2022 Week 43 to 45 in Review
planted on in: Week In Review.
~575 words, about a 3 min read.
"When a person can't find a deep sense of meaning , they distract themselves with pleasure."
— Viktor Frankl
I spent a large portion of this week going down memory lane and revisiting Visual Basic 6.0. This was prompted by watching a video where someone recreated a 1988 April fools game called Advanced Lawnmower Simulator, in which there is a short clip of a recreation I had made in 2000 using Visual Basic.I no longer have the source code to this version, but I had shared it on a website called Planet Source Code.
Unfortunately a few years ago Planet Source Code went down and now no longer exists. In the thread Planet Source Code is gone for good on r/DataHoarder, it's confirmed that Planet Source Code is officially offline and quotes an explanation from Ian Ippolito himself:
"Hey thanks Richard that's really nice of you to say. Well you will not envy the situation with Planet Source Code. It has been unprofitable for many years so I have been subsidizing it and paying about $500 a month to keep it running. But, recently the extremely old version of Windows server that is running on had an update which removed a now obsolete version of TLS. But the extremely old version of IIS doesn't support the change. I could probably debug it if I could figure out what some of that software is on there, but I have lost the documentation years ago. And at this point it would cost way too much to try to get back up (for something that is a money loser anyway). So unfortunately it is shutting down. Sorry about that."

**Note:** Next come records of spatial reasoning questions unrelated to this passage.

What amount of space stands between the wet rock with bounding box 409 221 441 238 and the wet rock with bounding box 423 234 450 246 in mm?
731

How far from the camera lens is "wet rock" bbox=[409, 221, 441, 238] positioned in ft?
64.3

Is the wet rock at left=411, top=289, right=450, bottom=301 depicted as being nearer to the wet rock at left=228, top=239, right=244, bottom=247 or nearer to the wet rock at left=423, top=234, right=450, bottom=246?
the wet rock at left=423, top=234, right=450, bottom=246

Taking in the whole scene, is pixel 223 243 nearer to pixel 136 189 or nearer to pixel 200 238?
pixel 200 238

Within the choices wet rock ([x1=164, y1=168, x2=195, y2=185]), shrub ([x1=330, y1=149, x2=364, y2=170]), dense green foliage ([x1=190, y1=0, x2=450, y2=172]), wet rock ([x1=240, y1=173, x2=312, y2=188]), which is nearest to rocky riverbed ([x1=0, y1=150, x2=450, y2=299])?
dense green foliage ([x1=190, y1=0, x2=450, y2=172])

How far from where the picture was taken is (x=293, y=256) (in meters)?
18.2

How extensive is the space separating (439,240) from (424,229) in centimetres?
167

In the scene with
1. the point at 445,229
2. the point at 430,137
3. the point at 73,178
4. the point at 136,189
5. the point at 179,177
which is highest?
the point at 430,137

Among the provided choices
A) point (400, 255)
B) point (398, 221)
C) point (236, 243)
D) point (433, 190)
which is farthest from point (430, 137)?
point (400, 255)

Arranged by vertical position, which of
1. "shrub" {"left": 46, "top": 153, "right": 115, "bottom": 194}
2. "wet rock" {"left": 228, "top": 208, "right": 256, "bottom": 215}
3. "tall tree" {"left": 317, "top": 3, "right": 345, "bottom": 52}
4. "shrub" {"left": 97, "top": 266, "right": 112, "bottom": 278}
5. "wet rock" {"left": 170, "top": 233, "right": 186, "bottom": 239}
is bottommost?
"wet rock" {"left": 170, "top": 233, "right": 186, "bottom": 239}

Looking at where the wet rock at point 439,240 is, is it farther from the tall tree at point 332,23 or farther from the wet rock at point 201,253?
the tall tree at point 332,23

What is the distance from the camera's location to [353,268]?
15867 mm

I haven't visited Planet Source Code in at least three years; I should have backed up my content on there, but it was one of those solid domains that you never think will go away (MySpace? Bebo? Anyone?) In any case the VB community and r/DataHoarders have worked on restoring at least a portion of what was hosted at Planet Source Code.
During its heyday, Planet Source Code released a series of CDs containing the most popular projects on the website, all in all there were seven volumes (2002-2012) and a copy of their ISO images is available at the Internet Archive. Chris Hultberg seems to have done a great deal of work in order to publish the projects on those CDs to a Planet Source Code organisation on GitHub, it's not a complete archive but at least it's something.
I had a quick gander to see if I could find any of my projects, but alas they never made it to the CDs. What did make it however is City Simulator by Dave Katrowski. I strongly remember eagerly downloading this the day it was published and spending weeks figuring out how it worked in order to extend the gameplay.
Joke of the week
There’s a band called 1023MB. They haven’t had any gigs yet.